Required work | Name every table, section, and figure that the passage on branching ratios refers to.

Source passage |
--

The above formulas lead to the total branching ratios shown in Table II,
in full analogy with the results of Sec. III. The numerical results
are obtained for the mass scale $\mu$ = $m_{\rho}$ and setting all the
counterterms to 0 \cite{DP}. The corresponding decay distributions are
plotted in Figs. 6--9.

--

Data segment |
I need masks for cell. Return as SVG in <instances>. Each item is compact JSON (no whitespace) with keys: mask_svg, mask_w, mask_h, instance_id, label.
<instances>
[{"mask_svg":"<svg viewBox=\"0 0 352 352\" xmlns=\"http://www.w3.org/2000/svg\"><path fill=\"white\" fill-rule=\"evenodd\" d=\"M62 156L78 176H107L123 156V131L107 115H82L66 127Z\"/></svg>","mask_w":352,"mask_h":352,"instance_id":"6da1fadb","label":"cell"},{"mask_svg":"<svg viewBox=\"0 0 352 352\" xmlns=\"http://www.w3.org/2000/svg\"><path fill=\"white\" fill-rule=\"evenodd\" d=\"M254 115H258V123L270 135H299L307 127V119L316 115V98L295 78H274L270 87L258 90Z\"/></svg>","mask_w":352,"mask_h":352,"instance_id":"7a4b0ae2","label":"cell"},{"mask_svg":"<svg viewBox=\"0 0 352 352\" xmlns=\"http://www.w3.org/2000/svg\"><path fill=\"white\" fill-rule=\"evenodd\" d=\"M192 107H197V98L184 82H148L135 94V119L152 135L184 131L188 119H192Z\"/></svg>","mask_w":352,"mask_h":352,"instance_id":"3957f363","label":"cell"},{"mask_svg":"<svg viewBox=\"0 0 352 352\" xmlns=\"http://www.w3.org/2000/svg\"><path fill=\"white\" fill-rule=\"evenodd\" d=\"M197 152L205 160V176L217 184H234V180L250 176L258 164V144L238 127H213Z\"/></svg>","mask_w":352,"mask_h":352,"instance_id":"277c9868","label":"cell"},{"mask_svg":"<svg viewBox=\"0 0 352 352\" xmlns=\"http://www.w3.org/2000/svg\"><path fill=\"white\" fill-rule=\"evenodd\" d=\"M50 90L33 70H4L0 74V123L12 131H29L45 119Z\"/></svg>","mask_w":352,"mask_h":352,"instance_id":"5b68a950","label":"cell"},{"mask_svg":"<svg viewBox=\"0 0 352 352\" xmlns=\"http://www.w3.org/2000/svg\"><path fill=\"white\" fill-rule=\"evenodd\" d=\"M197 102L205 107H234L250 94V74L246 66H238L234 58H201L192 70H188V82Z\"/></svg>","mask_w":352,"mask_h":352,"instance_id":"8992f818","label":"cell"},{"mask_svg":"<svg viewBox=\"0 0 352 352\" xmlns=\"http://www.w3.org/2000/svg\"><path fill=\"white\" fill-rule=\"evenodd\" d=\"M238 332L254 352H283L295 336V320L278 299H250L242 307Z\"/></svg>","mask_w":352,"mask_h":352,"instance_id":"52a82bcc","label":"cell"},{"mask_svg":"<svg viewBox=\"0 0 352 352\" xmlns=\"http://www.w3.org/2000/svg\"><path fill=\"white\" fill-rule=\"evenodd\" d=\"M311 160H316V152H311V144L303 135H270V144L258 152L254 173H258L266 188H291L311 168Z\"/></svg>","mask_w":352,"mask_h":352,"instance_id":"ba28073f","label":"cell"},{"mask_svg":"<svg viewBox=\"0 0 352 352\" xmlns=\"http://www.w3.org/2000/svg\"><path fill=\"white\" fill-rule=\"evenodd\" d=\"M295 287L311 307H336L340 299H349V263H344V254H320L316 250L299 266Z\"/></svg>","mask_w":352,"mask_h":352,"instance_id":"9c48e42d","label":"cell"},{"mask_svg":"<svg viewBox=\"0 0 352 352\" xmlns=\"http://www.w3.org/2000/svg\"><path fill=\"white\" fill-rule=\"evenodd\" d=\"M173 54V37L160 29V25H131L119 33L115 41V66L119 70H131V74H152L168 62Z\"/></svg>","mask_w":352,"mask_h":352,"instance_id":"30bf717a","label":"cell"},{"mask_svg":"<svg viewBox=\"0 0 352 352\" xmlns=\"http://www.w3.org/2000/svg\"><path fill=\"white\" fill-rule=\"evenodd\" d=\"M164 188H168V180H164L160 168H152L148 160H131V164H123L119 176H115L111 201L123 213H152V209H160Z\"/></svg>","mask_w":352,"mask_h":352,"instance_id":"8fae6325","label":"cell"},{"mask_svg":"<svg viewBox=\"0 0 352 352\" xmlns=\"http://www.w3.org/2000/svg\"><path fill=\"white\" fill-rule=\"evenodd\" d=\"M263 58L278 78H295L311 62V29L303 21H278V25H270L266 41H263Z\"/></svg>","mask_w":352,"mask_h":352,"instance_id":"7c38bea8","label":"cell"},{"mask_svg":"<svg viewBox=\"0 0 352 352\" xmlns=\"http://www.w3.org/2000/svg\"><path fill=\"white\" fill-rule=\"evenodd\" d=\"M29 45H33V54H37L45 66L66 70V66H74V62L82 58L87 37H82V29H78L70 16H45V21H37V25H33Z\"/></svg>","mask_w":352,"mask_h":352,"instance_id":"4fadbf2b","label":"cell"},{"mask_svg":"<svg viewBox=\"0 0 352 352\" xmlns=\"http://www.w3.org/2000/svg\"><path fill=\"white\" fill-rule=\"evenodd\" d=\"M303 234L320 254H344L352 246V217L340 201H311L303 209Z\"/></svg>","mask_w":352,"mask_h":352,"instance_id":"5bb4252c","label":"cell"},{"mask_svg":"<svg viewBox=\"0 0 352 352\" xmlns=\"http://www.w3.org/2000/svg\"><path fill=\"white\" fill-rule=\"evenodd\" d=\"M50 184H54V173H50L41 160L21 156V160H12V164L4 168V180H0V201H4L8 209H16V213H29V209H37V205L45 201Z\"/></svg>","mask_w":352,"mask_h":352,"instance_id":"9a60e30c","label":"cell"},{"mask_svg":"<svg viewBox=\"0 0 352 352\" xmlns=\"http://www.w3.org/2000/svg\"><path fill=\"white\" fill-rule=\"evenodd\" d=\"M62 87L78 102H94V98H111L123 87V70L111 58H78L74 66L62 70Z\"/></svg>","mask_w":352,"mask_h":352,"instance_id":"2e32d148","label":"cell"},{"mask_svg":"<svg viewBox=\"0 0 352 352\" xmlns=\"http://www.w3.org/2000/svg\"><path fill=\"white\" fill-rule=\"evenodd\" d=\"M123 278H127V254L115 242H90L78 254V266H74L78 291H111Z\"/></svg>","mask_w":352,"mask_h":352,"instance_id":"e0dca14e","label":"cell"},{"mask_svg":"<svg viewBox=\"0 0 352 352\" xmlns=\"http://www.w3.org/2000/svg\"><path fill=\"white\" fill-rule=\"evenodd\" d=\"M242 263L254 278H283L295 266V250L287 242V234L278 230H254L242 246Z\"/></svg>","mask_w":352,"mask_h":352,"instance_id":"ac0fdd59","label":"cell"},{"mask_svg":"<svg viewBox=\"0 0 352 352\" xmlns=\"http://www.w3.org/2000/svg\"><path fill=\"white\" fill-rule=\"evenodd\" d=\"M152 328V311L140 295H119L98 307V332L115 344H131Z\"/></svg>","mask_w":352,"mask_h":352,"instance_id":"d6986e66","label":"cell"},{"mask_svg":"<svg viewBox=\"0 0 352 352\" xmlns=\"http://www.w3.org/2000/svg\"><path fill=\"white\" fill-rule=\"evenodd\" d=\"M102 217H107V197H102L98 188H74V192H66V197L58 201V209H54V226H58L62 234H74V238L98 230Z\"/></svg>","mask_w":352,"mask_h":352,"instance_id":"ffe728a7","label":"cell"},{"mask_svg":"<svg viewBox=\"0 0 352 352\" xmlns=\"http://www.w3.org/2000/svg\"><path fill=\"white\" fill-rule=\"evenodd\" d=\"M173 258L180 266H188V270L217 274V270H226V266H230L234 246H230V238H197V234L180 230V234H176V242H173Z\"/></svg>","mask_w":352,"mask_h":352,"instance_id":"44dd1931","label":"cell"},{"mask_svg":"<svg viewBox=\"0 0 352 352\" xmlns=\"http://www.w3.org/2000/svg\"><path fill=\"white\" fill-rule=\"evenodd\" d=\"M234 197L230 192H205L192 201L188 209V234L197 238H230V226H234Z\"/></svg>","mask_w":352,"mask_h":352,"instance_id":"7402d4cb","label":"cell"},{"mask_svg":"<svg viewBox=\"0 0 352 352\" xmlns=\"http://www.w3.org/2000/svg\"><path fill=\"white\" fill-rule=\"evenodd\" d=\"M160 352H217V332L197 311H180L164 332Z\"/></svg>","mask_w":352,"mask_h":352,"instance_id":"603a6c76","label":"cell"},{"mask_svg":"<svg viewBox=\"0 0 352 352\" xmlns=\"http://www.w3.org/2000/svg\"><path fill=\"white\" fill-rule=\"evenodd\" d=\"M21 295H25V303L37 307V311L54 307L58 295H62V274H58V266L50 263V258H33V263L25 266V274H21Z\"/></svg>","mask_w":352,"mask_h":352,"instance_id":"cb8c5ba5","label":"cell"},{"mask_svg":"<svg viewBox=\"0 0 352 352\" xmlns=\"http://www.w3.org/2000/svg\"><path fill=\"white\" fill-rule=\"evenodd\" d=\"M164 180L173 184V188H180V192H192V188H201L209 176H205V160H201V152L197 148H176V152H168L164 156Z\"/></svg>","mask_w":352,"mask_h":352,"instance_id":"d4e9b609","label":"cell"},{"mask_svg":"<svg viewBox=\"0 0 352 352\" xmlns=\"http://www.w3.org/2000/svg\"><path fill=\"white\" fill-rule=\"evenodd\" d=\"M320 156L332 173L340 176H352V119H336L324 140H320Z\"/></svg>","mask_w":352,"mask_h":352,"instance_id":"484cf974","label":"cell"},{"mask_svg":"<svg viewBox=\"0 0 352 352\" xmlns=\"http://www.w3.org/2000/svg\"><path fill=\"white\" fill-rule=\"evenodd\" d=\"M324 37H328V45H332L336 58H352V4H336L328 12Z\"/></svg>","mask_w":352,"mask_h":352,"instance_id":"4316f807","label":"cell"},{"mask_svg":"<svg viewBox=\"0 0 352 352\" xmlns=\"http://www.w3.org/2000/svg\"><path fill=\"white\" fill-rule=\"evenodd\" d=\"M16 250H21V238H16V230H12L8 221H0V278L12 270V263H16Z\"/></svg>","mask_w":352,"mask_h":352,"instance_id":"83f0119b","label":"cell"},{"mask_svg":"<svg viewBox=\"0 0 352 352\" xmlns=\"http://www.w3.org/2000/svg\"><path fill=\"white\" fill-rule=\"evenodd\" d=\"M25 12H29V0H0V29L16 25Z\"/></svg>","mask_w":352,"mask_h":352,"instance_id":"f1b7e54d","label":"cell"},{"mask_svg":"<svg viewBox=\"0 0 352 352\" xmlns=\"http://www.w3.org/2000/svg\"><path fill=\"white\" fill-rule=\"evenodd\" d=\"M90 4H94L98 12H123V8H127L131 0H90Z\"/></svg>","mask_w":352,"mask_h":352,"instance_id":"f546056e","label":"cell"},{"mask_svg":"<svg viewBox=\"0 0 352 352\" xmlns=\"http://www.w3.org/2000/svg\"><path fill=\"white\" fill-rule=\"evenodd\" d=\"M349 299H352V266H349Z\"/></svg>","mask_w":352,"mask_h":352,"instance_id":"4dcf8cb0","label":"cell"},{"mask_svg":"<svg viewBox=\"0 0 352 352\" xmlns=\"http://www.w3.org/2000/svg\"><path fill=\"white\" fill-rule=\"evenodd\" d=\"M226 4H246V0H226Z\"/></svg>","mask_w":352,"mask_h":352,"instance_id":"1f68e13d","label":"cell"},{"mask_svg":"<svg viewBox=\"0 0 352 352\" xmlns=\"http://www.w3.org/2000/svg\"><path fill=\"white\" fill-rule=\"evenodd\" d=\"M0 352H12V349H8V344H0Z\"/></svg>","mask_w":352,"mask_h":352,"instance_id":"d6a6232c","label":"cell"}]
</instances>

--

Right answer |
Table II
Sec. III
Figs. 6--9